Эйри посмотрела куда-то вниз, и её лицо исказил ужас. Одной рукой она схватила корзину, наполненную чем-то звенящим, словно колокольчики, а другой вцепилась мне в рукав и понеслась к выходу. Тот жалобно затрещал, но я уже не обращал на это внимания. Эйри выволокла меня из палатки, причём так быстро, что я от удивления чуть не забыл о своём кинжале, который уже страшно нагрелся. Вырвавшись из её мёртвой хватки, мне страшно захотелось почесать свои ладони. Я опустил глаза вниз и вскрикнул от испуга: прямо посередине мои ладони покраснели настолько, что даже огонь костра показался бы тускловат. Ничего не слыша, я рассматривал их. От ладоней исходило небольшое свечение и жар, который я чувствовал даже на лице. Но при этом они ужасно чесались.
Только сейчас я вспомнил об Эйри. Оторвав взгляд от свечения своих ладоней, стал оглядываться в поисках Эйри, но она как сквозь землю провалилась. Я заметил небольшое количество черных точек рядом со своими босыми ногами. Это были капли. Так как дожди у нас ходят редко, да и сегодня его не могло быть, значит это... «Слёзы? Но почему она плакала? Не понимаю…»

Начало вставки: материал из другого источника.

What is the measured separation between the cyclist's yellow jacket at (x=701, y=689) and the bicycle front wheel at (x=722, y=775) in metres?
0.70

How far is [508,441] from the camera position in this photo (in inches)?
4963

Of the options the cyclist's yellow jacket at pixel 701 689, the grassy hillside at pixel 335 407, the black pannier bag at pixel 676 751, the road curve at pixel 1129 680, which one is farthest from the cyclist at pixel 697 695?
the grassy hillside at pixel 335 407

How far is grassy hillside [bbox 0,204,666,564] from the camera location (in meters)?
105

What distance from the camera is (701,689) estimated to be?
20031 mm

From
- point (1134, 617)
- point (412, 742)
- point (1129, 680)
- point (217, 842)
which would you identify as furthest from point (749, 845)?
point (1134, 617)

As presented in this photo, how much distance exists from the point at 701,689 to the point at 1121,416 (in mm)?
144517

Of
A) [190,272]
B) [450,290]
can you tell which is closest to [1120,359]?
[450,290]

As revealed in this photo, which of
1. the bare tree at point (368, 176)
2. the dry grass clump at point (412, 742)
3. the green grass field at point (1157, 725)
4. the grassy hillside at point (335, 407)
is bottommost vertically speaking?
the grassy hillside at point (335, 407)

Крик. Я обернулся в ту сторону, откуда послышался звук, а мгновением позже сдавленное мычание. Побежал туда со всех ног, потому что знал, что это была Эйри, но когда я забежал за поворот, то обнаружил только придавленную у небольшого деревца землю да пустую сломанную корзинку Эйри.
Этой ночью мне не спалось. Ладони неумолимо чесались, но я ничего не мог сделать с этим. Я посмотрел на них. Слабое свечение теперь походило разве что на свет маленькой свечки, да и тепла больше не было. Чёрная кровь от расчёсанных ран уже засохла, покрывшись корочкой.